Since 2011, I have worked for The Renaissance Society at the University of Chicago in a freelance capacity to document a variety of performances, lectures and events. I am responsible for filming, editing and delivering video content for The Renaissance Society's archive and website.
This performance by artist Kevin Beasley was commissioned by The Renaissance Society and presented at the opening reception for exhibition Between the Ticks of the Watch on April 24, 2016.
Performers: Matthew Davis, Inès Dobelle, Finn Jubak, Adam Kerbel, Nabiha Khan, Hannah Kovacs, Charles Lee, Devin Mays, Ayanna Redwood-Crawford, Emilio Rojas, Maryam Taghavi, Angela Zhang
This reading, Ambiguity Forum, was staged at the Renaissance Society on Jan 14, 2017, as part of the program accompanying Sadie Benning's exhibition Shared Eye (Nov 19 - Jan 22, 2017).

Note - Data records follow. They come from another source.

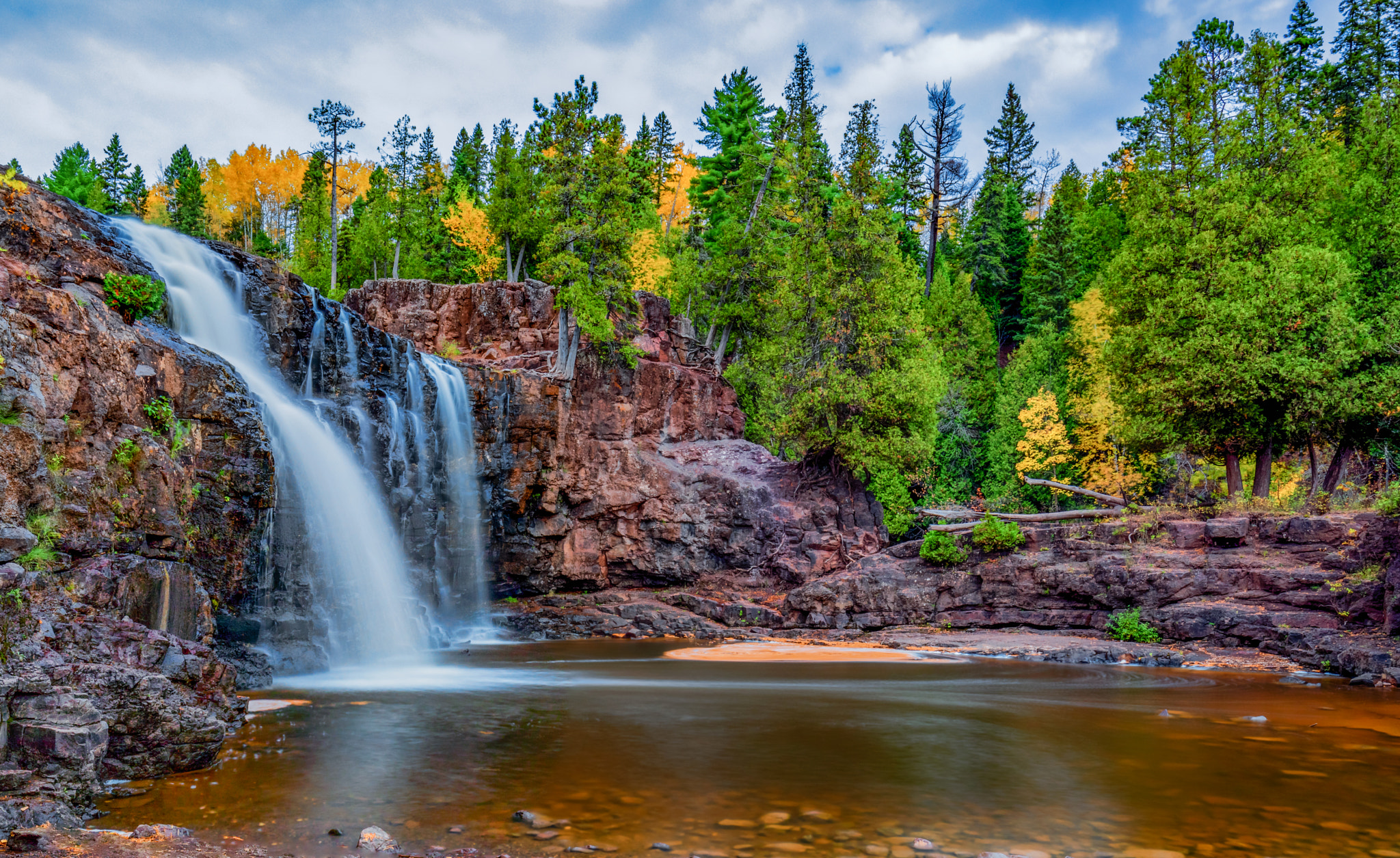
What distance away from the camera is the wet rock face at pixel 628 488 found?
27.6m

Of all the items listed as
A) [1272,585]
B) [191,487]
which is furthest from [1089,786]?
[1272,585]

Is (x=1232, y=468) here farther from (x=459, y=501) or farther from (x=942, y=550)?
(x=459, y=501)

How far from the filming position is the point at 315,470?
1817 cm

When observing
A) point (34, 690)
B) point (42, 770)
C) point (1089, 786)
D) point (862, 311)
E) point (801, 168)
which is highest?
point (801, 168)

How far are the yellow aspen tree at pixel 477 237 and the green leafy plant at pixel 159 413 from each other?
33958mm

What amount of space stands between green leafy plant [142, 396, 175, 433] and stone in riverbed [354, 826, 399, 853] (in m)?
9.51

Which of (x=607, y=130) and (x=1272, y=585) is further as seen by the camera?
(x=607, y=130)

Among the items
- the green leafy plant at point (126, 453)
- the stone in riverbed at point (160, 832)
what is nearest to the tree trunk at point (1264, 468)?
the stone in riverbed at point (160, 832)

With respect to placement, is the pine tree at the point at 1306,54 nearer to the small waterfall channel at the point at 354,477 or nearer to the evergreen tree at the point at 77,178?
the small waterfall channel at the point at 354,477

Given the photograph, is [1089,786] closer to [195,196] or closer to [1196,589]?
[1196,589]

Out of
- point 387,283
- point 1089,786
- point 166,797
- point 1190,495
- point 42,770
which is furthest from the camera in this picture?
point 387,283

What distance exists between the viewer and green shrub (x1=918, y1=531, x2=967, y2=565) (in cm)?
2497

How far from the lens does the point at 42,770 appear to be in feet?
22.4

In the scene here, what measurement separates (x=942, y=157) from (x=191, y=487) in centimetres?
5171
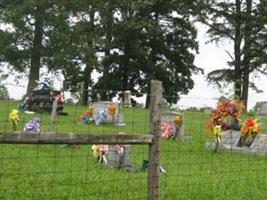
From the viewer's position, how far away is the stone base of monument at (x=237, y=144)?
1903 centimetres

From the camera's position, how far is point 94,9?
4941cm

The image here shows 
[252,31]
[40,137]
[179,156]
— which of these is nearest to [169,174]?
[179,156]

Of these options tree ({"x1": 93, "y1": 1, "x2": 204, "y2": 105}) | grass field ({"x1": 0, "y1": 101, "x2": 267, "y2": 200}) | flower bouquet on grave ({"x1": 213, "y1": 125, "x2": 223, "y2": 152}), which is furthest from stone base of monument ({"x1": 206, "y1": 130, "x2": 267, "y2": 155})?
tree ({"x1": 93, "y1": 1, "x2": 204, "y2": 105})

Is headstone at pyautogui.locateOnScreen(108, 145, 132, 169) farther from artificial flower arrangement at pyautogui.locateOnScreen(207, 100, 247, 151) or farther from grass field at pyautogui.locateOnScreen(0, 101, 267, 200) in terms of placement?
artificial flower arrangement at pyautogui.locateOnScreen(207, 100, 247, 151)

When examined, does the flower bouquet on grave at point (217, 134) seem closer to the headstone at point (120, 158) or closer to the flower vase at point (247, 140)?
the flower vase at point (247, 140)

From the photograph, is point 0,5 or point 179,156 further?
point 0,5

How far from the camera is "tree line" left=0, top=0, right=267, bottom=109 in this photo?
47.1 metres

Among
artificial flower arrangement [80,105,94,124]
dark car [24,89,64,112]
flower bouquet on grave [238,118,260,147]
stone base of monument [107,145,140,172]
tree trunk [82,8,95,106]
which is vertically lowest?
stone base of monument [107,145,140,172]

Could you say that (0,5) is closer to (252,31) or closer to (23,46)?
(23,46)

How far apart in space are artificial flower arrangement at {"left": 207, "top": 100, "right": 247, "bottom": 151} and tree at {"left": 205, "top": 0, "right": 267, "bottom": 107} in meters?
26.8

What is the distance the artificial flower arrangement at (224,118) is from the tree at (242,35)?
87.8 feet

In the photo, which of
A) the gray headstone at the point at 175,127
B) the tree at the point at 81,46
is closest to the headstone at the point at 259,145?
the gray headstone at the point at 175,127

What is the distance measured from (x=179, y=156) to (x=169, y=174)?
347 cm

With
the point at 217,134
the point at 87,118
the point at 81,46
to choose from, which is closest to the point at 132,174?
the point at 217,134
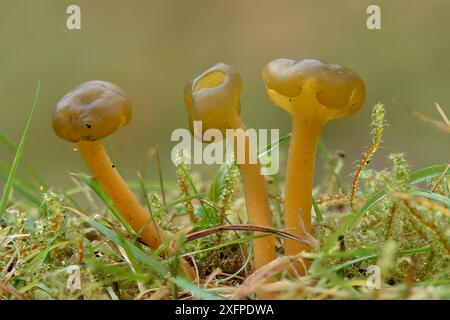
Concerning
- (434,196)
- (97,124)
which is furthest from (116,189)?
(434,196)

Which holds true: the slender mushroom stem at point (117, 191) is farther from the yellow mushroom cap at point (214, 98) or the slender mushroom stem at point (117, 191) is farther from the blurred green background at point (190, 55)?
the blurred green background at point (190, 55)

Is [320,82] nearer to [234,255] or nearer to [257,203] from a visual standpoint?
[257,203]

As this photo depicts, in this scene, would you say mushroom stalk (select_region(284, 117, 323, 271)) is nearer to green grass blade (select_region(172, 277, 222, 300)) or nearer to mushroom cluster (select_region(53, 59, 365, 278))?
mushroom cluster (select_region(53, 59, 365, 278))

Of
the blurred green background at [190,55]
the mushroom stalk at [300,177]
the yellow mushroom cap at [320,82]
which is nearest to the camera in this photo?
the yellow mushroom cap at [320,82]

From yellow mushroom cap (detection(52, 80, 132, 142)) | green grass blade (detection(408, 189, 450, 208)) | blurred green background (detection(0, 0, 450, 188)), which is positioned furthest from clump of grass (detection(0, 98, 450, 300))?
blurred green background (detection(0, 0, 450, 188))

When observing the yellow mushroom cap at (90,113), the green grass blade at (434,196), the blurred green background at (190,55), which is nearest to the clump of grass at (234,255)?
the green grass blade at (434,196)
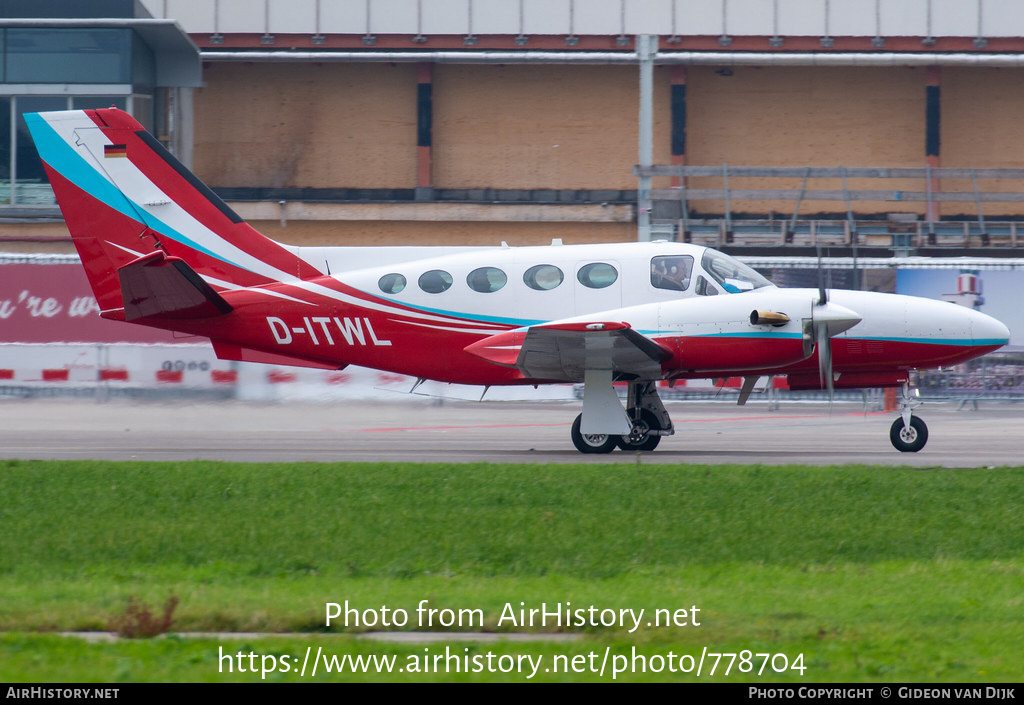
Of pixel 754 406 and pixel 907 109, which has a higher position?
pixel 907 109

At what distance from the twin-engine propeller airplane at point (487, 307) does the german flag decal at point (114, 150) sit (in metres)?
0.03

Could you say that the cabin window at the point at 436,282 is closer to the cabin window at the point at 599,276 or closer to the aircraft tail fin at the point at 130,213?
the aircraft tail fin at the point at 130,213

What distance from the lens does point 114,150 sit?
1670 cm

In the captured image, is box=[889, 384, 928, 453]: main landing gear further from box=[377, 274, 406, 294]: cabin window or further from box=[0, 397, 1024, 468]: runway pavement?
box=[377, 274, 406, 294]: cabin window

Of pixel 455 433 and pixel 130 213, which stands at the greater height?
pixel 130 213

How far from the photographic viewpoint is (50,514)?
33.6 feet

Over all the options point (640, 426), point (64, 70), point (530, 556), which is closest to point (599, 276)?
point (640, 426)

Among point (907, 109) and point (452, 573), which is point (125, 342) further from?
point (907, 109)

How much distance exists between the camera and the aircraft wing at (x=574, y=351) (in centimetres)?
1455

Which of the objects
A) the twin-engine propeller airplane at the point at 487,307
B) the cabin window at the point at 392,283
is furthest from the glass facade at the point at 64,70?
the cabin window at the point at 392,283

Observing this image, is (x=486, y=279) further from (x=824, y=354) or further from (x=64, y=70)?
(x=64, y=70)

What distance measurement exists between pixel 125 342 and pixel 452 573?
60.8 feet

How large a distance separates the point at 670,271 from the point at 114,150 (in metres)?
8.27

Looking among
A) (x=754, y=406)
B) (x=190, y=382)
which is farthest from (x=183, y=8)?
(x=754, y=406)
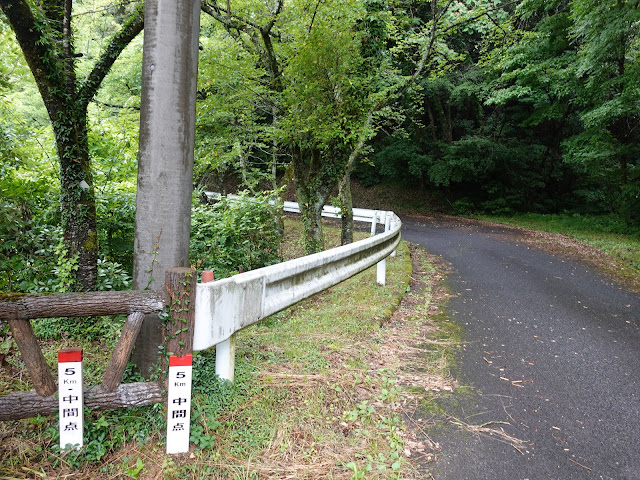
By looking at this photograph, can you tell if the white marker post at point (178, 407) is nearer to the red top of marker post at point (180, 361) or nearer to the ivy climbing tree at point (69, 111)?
the red top of marker post at point (180, 361)

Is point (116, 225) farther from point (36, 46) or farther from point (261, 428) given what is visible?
point (261, 428)

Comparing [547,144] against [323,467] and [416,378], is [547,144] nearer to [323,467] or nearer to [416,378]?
[416,378]

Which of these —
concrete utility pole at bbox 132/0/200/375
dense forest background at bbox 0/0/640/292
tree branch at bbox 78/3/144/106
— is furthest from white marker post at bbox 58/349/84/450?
tree branch at bbox 78/3/144/106

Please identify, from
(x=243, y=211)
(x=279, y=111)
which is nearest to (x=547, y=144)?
(x=279, y=111)

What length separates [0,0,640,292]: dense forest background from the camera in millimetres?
4238

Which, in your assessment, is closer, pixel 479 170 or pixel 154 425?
pixel 154 425

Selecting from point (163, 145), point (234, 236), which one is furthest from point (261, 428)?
point (234, 236)

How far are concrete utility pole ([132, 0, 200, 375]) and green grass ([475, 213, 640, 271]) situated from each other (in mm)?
11429

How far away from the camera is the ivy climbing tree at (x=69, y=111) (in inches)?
154

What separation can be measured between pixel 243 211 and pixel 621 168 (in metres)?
18.2

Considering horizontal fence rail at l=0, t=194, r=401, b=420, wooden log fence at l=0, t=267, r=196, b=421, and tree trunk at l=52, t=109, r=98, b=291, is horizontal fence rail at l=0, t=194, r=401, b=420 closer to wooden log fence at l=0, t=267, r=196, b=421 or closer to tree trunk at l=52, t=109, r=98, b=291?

In both form and content, Sadie Benning’s works often suggest how indeterminacy or ambiguity can take on a political dimension or an active quality. More generally, in many different contexts, ambiguity becomes a concept to contend with, whether as something to embrace, challenge, or question. A number of artists and writers were invited to send in short written responses to these ideas. Their replies were also joined by selected excerpts from other books, essays, and poems. A performative reading of these varied texts in the gallery space staged a polyphony of sorts, with different voices rising up within the exhibition.
The reading featured new contributions by Alex Chitty, Mashinka Firunts, David Getsy, Matthew Goulish, Sara Magenheimer, Jesse Malmed, Jennifer Reeder, and Steve Reinke.
Constance DeJong is a New York-based artist, writer, and performer for whom language and time, and experiences of the two unfolding together, are at the core of her practice. From her celebrated 1975 experimental novel Modern Love (reissued last year by Primary Information/Ugly Duckling Press) to more recent works like 2018’s Nightwriters, DeJong complicates traditional paradigms, from literary structures and chronological flow to representations of gender and sexuality.
For the opening of Let me consider it from here, DeJong presents Candle Night Radios Insomnia, a performance of four nocturnal narratives. “It’s always night, the night is place and state of mind and a sender-receiver ready zone for the person out night walking, frequency hopping. And for the sleepless person in bed, a candle burns, emitting presences, attracting visitors across centuries, keeping time — an inch is an hour on the candle clock.”